If we suspect poverty might affect spending in a county, then poverty is the explanatory variable and federal spending is the response variable in the relationship. 3 Sometimes the explanatory variable is called the independent variable and the response variable is called the dependent variable. However, this becomes confusing since a pair of variables might be independent or dependent, so we avoid this language. If there are many variables, it may be possible to consider a number of them as explanatory variables.

###### TIP: Explanatory and response variables.

To identify the explanatory variable in a pair of variables, identify which of the two is suspected of affecting the other.

###### Caution: Association does not imply causation.

Labeling variables as explanatory and response does not guarantee the relationship between the two is actually causal, even if there is an association identified between the two variables.
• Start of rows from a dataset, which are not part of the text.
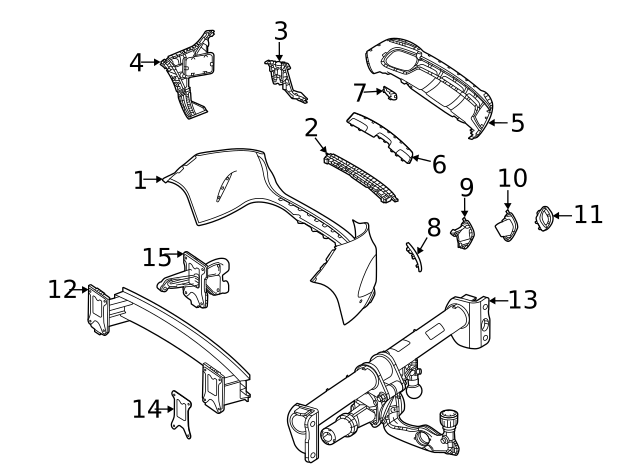 4
3
7
5
2
6
1
9
10
11
8
15
12
13
14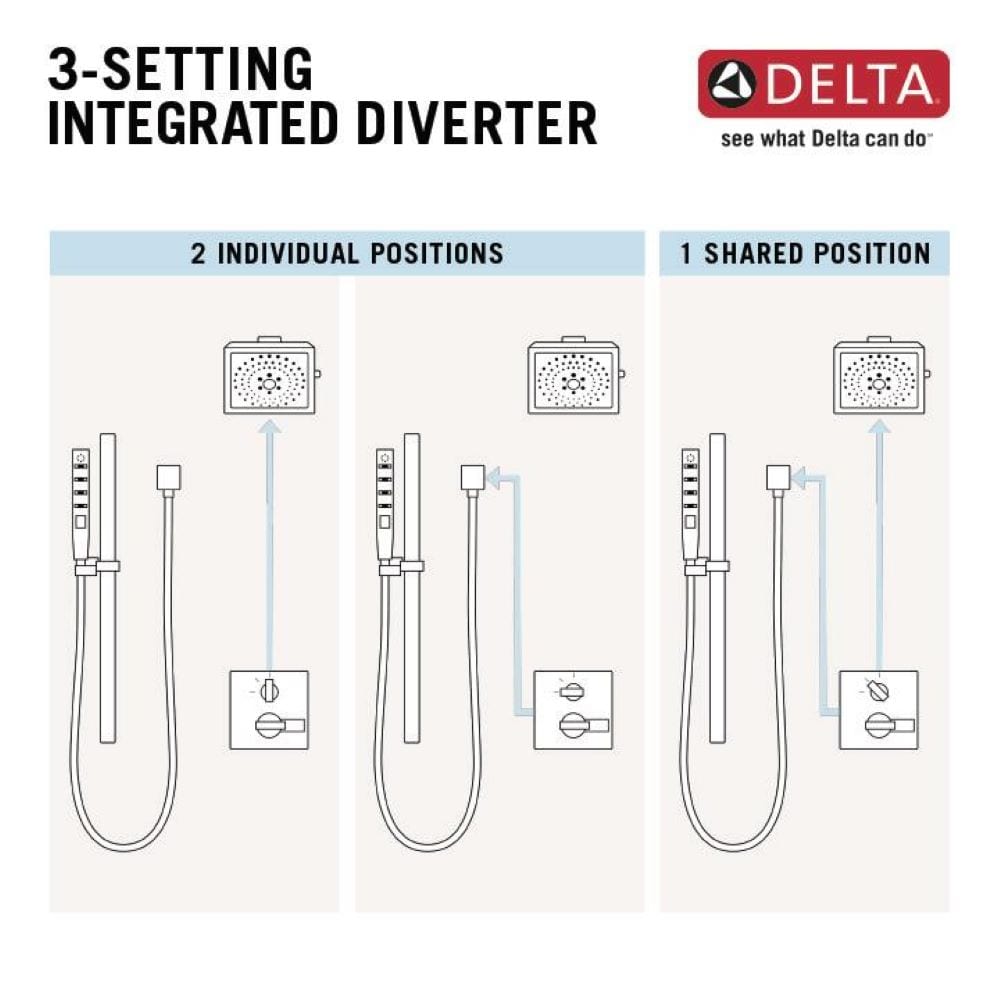 3-SETTING INTEGRATED DIVERTER

DELTA

see what Delta can do™

2 INDIVIDUAL POSITIONS

1 SHARED POSITION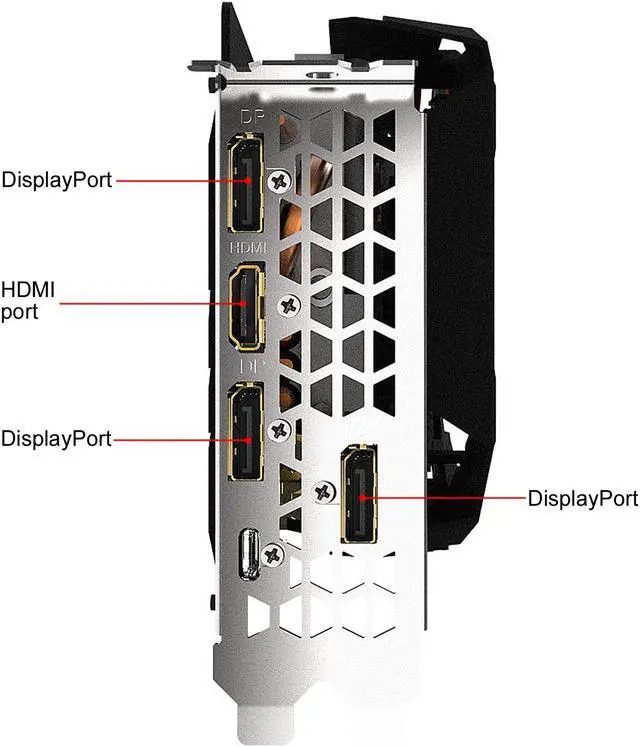 DP

DisplayPort

HDMI

HDMI port

DP

DisplayPort

DisplayPort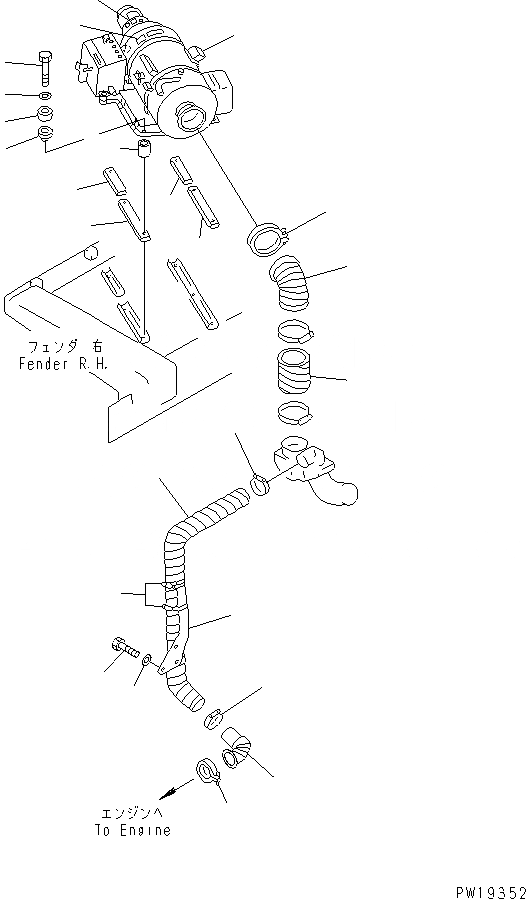 フェンダ 右
Fender R.H.

エンジンへ
To Engine

PW19352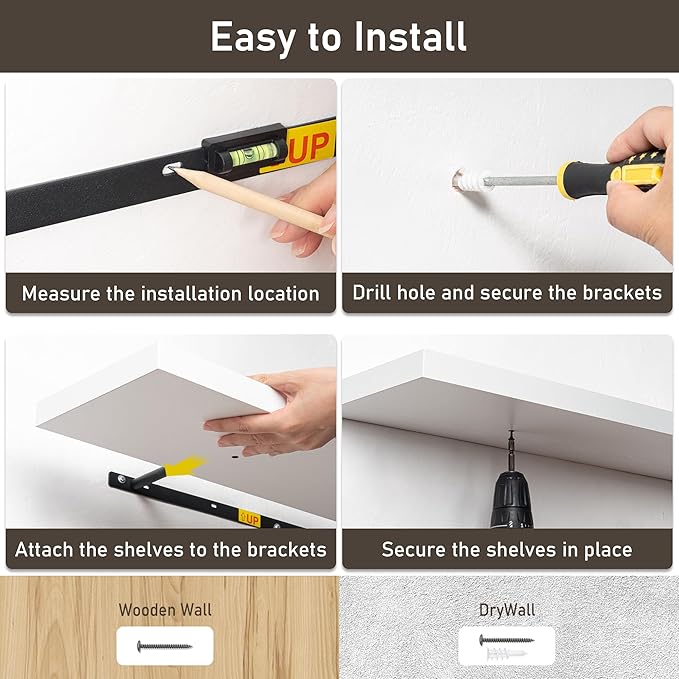 Easy to Install

UP

Measure the installation location

Drill hole and secure the brackets

UP

Attach the shelves to the brackets

Secure the shelves in place

Wooden Wall

DryWall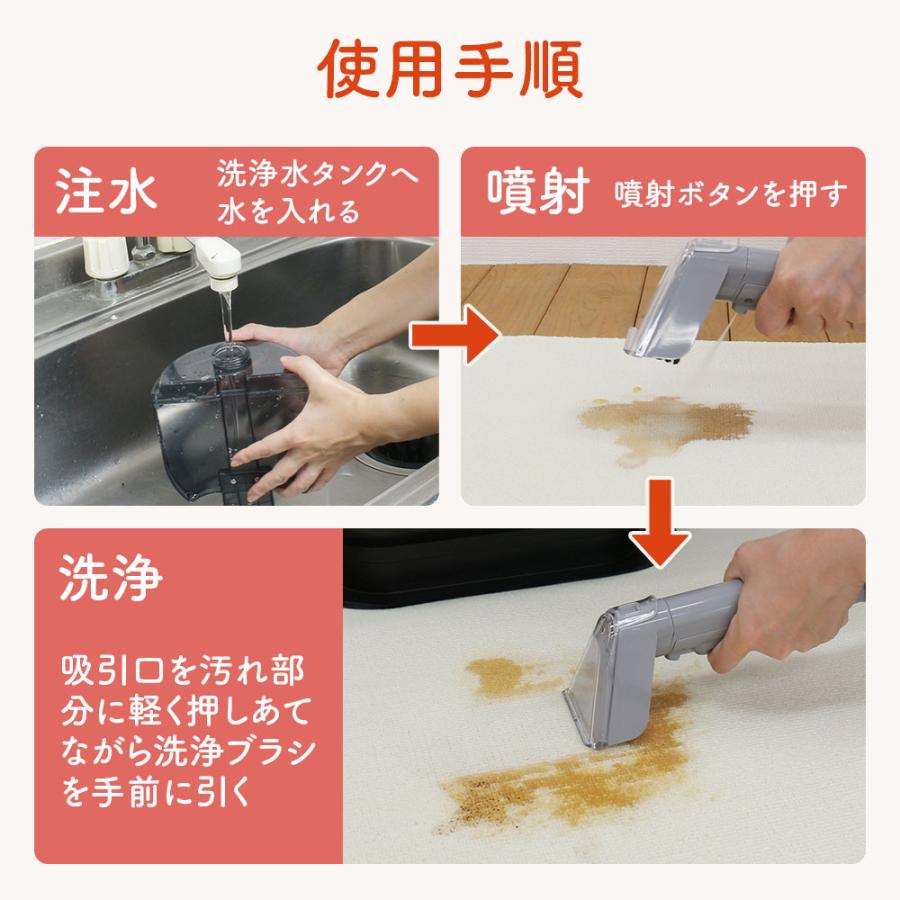 使用手順

注水 洗浄水タンクへ水を入れる

噴射 噴射ボタンを押す

洗浄

吸引口を汚れ部分に軽く押しあてながら洗浄ブラシを手前に引く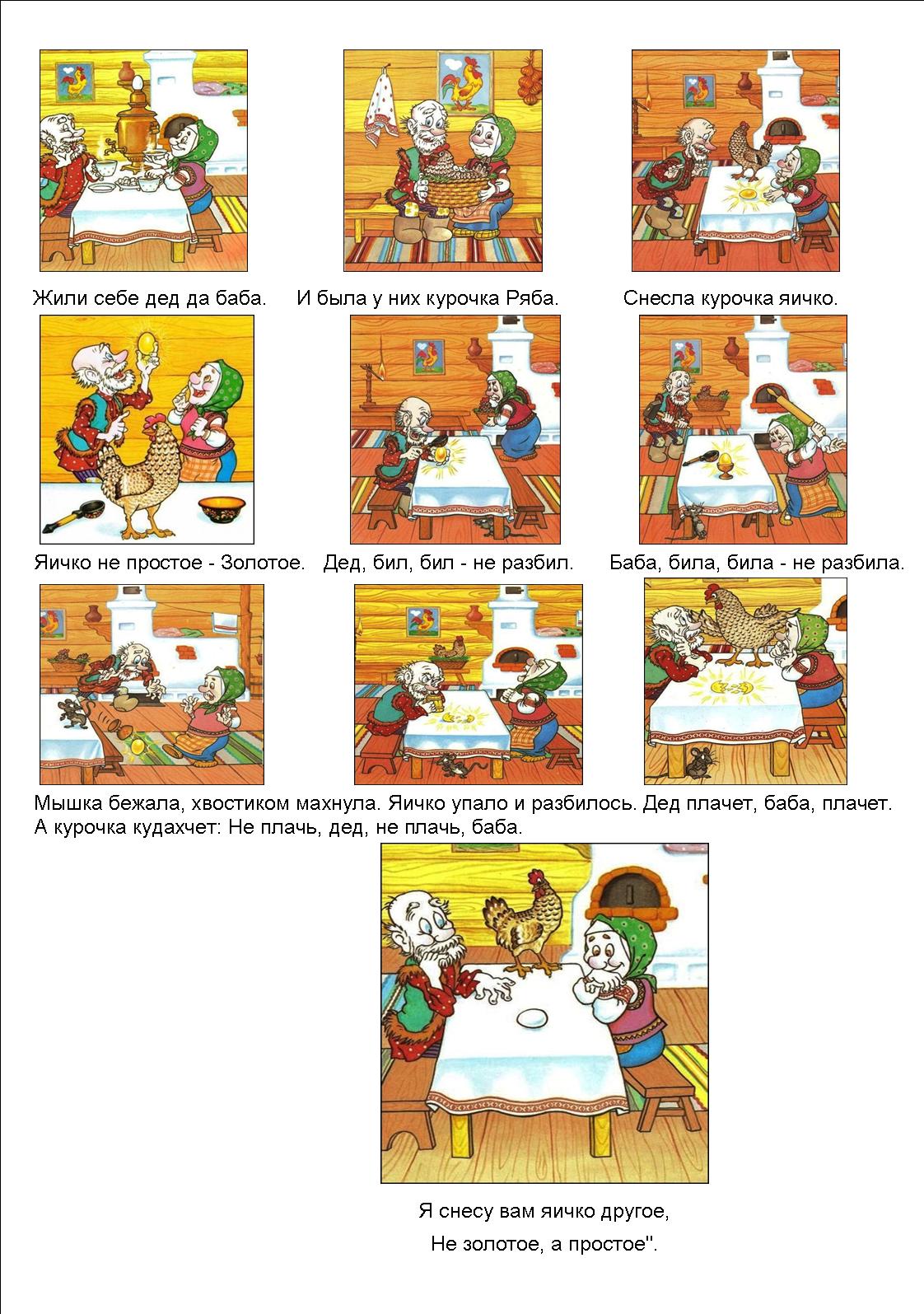 Жили себе дед да баба.

И была у них курочка Ряба.

Снесла курочка яичко.

Яичко не простое - Золотое.

Дед, бил, бил - не разбил.

Баба, била, била - не разбила.

Мышка бежала, хвостиком махнула. Яичко упало и разбилось. Дед плачет, баба, плачет. А курочка кудахчет: Не плачь, дед, не плачь, баба.

Я снесу вам яичко другое,
Не золотое, а простое".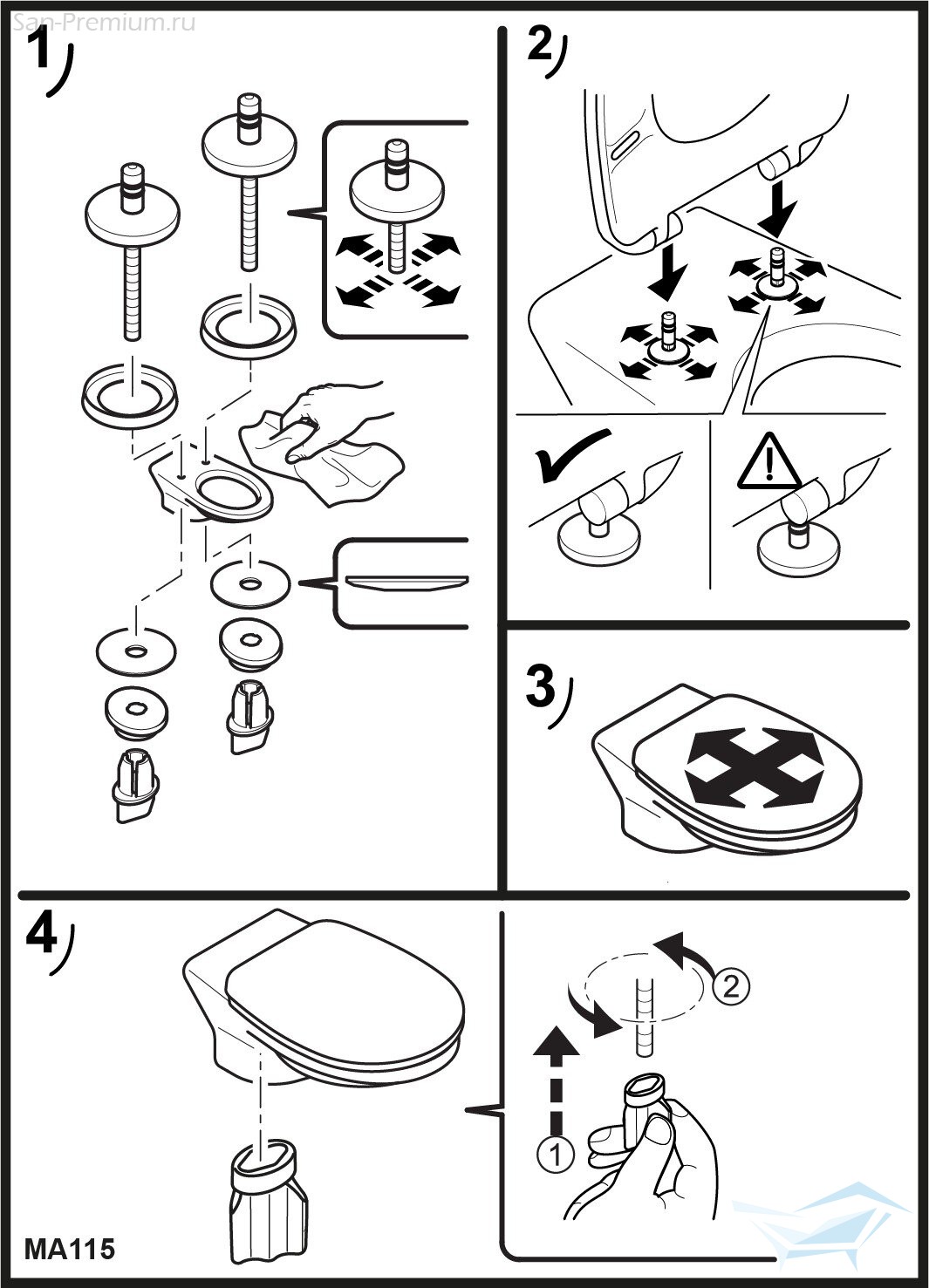 San-Premium.ru

1

2

3

4

2

1

MA115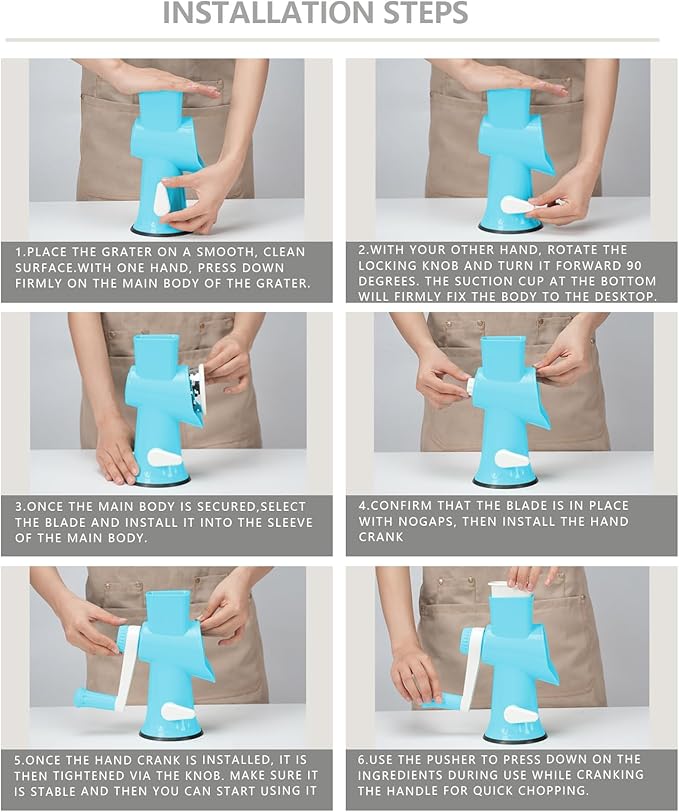 INSTALLATION STEPS

1.PLACE THE GRATER ON A SMOOTH, CLEAN SURFACE.WITH ONE HAND, PRESS DOWN FIRMLY ON THE MAIN BODY OF THE GRATER.

2.WITH YOUR OTHER HAND, ROTATE THE LOCKING KNOB AND TURN IT FORWARD 90 DEGREES. THE SUCTION CUP AT THE BOTTOM WILL FIRMLY FIX THE BODY TO THE DESKTOP.

3.ONCE THE MAIN BODY IS SECURED,SELECT THE BLADE AND INSTALL IT INTO THE SLEEVE OF THE MAIN BODY.

4.CONFIRM THAT THE BLADE IS IN PLACE WITH NOGAPS, THEN INSTALL THE HAND CRANK

5.ONCE THE HAND CRANK IS INSTALLED, IT IS THEN TIGHTENED VIA THE KNOB. MAKE SURE IT IS STABLE AND THEN YOU CAN START USING IT

6.USE THE PUSHER TO PRESS DOWN ON THE INGREDIENTS DURING USE WHILE CRANKING THE HANDLE FOR QUICK CHOPPING.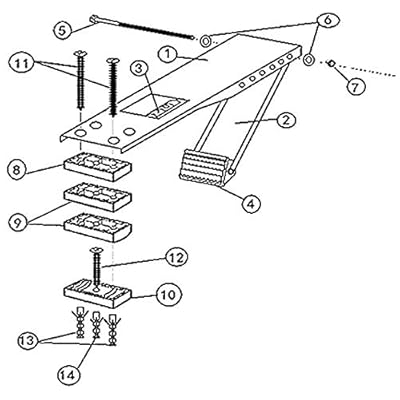 5
6
1
11
3
7
2
8
4
9
12
10
13
14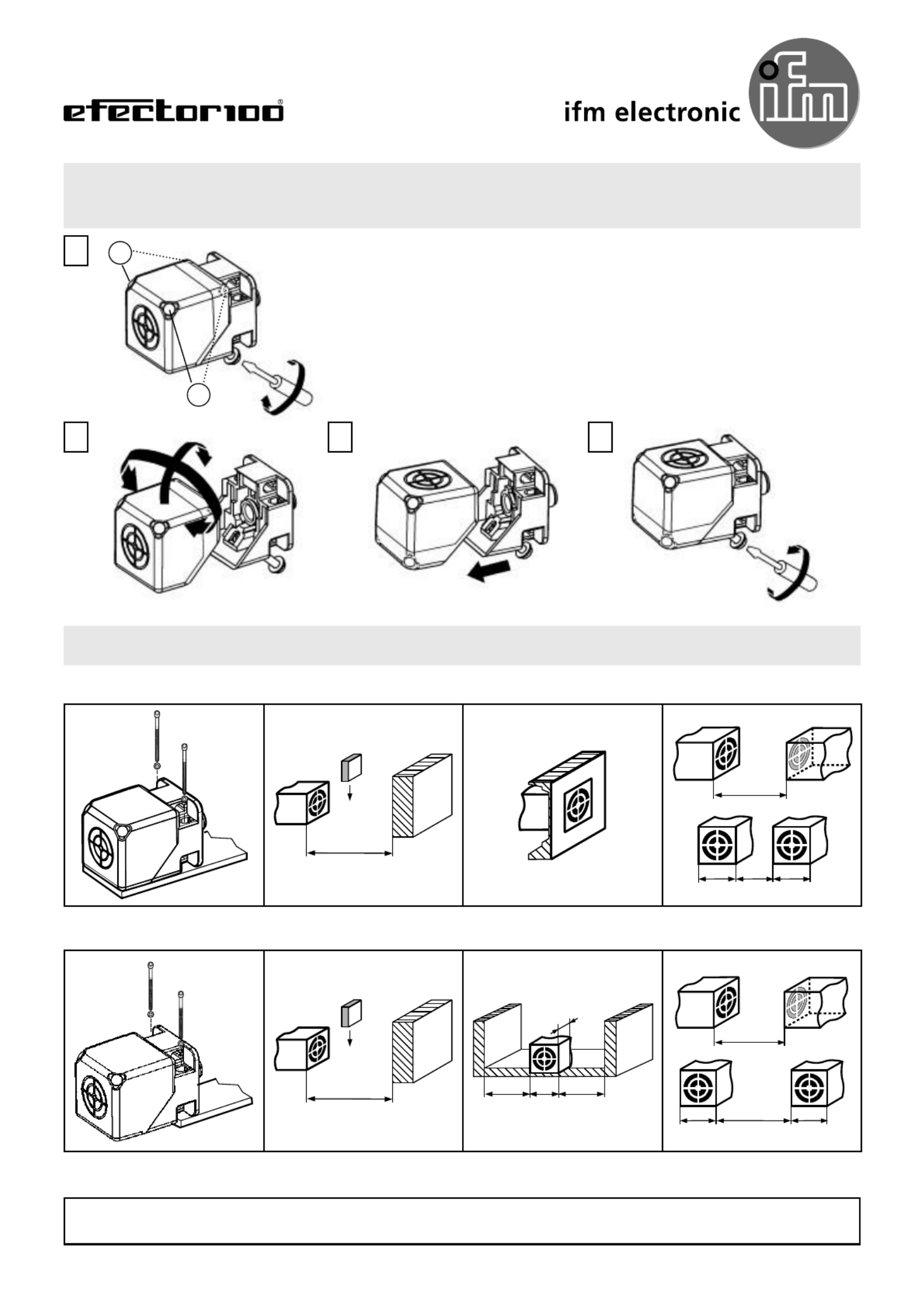 efector100®

ifm electronic

ifm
We use these labels only to keep track of which variable we suspect affects the other.

In many cases, the relationship is complex or unknown. It may be unclear whether variable $A$ explains variable $B$ or whether variable $B$ explains variable $A\text{.}$ For example, it is now known that a particular protein called REST is much depleted in people suffering from Alzheimer's disease. While this raises hopes of a possible approach for treating Alzheimer's, it is still unknown whether the lack of the protein causes brain deterioration, whether brain deterioration causes depletion in the REST protein, or whether some third variable causes both brain deterioration and REST depletion. That is, we do not know if the lack of the protein is an explanatory variable or a response variable. Perhaps it is both. 4 www.nytimes.com/2014/03/20/health/fetal-gene-may-protect-brain-from-alzheimers-study-finds.html

### Subsection1.3.4Observational studies versus experiments

There are two primary types of data collection: observational studies and experiments.

Researchers perform an observational study when they collect data without interfering with how the data arise. For instance, researchers may collect information via surveys, review medical or company records, or follow a cohort of many similar individuals to study why certain diseases might develop. In each of these situations, researchers merely observe or take measurements of things that arise naturally.

When researchers want to investigate the possibility of a causal connection, they conduct an experiment. For all experiments, the researchers must impose a treatment. For most studies there will be both an explanatory and a response variable. For instance, we may suspect administering a drug will reduce mortality in heart attack patients over the following year. To check if there really is a causal connection between the explanatory variable and the response, researchers will collect a sample of individuals and split them into groups. The individuals in each group are assigned a treatment. When individuals are randomly assigned to a group, the experiment is called a randomized experiment. For example, each heart attack patient in the drug trial could be randomly assigned into one of two groups: the first group receives a placebo (fake treatment) and the second group receives the drug. See the case study in Section 1.1 for another example of an experiment, though that study did not employ a placebo.

###### Example1.3.8.

Suppose that a researcher is interested in the average tip customers at a particular restaurant give. Should she carry out an observational study or an experiment?

Solution

In addressing this question, we ask, “Will the researcher be imposing any treatment?” Because there is no treatment or interference that would be applicable here, it will be an observational study. Additionally, one consideration the researcher should be aware of is that, if customers know their tips are being recorded, it could change their behavior, making the results of the study inaccurate.

###### TIP: Association $\neq$ causation.

In general, association does not imply causation, and causation can only be inferred from a randomized experiment.